Castiel deixou a cabeça cair de lado, como ele sempre fazia quando estava em dúvida, e demorou um tempo para respondê-lo.
— Você sabe porque, você também sente. Acho que já deixamos bem claro que nós anjos não somos soldadinhos de ferro. – o loiro engoliu em seco, olhando para a parede, e foi então que o anjo percebeu – Você tem medo. – um tremor percorreu as costas do arcanjo. – Tem medo de estar errado. – Castiel suspirou, abaixando a cabeça – Não tem como saber, honestamente. Essa é a parte ruim de ser humano, é tudo tão… Incerto. Você nunca tem como saber o que vai acontecer, nem se vai estar vivo amanhã. E é por isso que eles lutam pra fazer cada dia valer a pena. Pra fazer cada segundo contar. Você não tem como saber se vão ficar juntos pra sempre ou se vai tudo acabar no dia seguinte, se a paixão vai acabar ou aumentar. Sabe, Dean pode não me amar do jeito que eu amo ele, mas ele se importa e me quer por perto. E, nem que seja como um irmão, pra mim, isso é melhor do que nada. Isso é o suficiente – Castiel se esticou para segurar a mão do irmão e nem ao menos hesitou quando disse as palavras seguintes – E eu sei que tem um lugar pra você lá.
Os olhos de Gabriel estavam embaçados, ele apertou o lençol entre os dedos.

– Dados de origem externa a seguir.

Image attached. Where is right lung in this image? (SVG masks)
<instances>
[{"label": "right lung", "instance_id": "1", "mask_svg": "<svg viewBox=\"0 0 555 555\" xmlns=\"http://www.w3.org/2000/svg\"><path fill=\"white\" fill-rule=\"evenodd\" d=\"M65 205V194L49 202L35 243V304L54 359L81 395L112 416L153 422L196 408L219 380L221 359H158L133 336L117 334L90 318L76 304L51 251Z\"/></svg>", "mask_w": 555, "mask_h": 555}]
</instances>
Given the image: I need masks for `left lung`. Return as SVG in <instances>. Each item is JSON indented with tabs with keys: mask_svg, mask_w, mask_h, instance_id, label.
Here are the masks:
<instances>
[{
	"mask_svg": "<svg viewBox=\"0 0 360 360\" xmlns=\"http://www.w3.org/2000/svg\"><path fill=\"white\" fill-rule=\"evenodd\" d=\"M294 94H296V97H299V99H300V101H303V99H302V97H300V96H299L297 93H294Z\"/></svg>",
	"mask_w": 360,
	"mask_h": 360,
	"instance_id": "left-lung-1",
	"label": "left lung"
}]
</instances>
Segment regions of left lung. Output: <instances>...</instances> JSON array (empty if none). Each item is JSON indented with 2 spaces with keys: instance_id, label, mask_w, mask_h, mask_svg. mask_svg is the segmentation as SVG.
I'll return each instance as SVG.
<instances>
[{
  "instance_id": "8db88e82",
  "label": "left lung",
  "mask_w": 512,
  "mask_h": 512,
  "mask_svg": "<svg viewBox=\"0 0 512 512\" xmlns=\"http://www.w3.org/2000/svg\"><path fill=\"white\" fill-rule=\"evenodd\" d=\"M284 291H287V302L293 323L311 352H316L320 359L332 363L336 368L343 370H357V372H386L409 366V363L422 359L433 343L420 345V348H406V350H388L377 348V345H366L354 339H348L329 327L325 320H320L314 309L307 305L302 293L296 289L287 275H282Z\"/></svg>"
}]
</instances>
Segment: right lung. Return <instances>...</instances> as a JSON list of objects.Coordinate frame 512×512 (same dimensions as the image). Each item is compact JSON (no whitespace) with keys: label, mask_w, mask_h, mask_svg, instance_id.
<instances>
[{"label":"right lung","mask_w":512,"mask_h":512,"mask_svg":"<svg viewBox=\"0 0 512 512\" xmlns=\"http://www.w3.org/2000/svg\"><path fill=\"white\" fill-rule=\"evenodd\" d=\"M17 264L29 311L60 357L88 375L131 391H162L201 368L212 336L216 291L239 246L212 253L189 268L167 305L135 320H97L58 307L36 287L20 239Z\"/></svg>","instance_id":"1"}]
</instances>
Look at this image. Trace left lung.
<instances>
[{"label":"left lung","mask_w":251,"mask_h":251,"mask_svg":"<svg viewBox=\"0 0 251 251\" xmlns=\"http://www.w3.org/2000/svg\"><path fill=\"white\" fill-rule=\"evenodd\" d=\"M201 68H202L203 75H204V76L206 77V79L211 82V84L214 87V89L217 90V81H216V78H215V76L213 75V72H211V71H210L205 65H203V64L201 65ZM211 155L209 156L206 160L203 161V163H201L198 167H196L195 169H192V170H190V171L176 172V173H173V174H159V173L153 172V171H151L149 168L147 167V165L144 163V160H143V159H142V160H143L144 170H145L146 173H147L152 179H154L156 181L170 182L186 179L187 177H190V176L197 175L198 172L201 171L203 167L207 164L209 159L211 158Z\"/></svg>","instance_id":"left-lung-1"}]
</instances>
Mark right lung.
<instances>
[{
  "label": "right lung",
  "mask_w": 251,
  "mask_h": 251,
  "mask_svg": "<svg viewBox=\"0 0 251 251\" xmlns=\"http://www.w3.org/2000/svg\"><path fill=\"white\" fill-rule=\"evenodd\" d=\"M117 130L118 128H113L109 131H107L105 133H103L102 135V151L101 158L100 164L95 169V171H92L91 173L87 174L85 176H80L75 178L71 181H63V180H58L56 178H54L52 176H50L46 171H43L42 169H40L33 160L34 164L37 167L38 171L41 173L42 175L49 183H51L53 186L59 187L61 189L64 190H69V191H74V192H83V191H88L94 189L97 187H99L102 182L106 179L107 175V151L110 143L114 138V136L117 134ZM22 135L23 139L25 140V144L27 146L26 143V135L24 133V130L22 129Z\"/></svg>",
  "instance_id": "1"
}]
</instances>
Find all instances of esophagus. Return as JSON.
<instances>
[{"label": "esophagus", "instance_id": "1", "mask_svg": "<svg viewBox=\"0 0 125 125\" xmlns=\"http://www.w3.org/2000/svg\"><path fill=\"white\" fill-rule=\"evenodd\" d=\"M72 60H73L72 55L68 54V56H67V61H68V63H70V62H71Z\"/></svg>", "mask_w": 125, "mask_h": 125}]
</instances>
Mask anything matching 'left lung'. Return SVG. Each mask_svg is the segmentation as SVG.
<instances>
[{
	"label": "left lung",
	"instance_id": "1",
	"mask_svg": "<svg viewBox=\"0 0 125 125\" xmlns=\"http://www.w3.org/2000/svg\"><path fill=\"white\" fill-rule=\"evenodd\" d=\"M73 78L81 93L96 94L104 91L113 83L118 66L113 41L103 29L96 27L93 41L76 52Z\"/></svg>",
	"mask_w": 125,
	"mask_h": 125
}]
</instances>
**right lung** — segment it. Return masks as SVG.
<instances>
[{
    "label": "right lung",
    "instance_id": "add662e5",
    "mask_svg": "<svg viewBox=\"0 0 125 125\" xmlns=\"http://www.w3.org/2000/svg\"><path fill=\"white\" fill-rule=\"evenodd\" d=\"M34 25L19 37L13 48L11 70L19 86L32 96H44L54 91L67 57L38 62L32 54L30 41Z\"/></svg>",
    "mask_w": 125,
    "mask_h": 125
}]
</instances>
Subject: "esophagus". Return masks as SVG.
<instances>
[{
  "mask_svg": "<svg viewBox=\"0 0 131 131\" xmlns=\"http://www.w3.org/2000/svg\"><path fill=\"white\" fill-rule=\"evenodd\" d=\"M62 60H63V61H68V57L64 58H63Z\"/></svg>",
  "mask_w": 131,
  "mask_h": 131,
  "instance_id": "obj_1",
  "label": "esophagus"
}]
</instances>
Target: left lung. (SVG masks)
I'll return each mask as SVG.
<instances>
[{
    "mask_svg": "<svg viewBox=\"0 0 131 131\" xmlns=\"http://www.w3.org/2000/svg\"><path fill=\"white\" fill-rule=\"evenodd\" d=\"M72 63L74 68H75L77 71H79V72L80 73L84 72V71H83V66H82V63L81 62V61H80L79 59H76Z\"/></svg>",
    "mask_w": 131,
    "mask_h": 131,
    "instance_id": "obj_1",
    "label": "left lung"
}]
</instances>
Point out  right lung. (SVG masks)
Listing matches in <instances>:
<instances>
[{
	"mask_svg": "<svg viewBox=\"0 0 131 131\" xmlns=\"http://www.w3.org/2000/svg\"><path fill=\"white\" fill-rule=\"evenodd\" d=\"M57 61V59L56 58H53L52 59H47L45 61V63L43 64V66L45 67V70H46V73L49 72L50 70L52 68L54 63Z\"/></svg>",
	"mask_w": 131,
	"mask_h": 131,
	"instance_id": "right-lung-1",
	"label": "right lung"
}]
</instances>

— Mas se você deseja viver com nossos irmãos, eu também vou entender. – Cas sorriu para este, esperando agora uma resposta.
Uma resposta que Gabriel não se sentia disposto a dar.
— É realmente um momento tocante, eu estou atrapalhando alguma coisa?
Ambos os anjos se viraram para encarar a figura que agora estava na porta.
— Eu honestamente esperava que não me forçassem a fazer isso, vocês me magoaram sabiam? – Zadimus fingiu uma expressão de choro, que logo se desmanchou em um sorriso – Sabe qual é a melhor parte disso tudo? Ver a esperança encher seus olhos e se esvair. Sempre foi minha parte preferida. – ele entrou completamente no quarto – Eu tentei ser educado, tratar vocês como meus melhores mimos… Mas agora, vocês me irritaram. Vamos ver o que vocês acham de um pequeno tour no hotel.
No momento em que Zadimus estalou os dedos, a última coisa que viram antes que suas cabeças fossem cobertas, foram dois vultos entrando pela porta.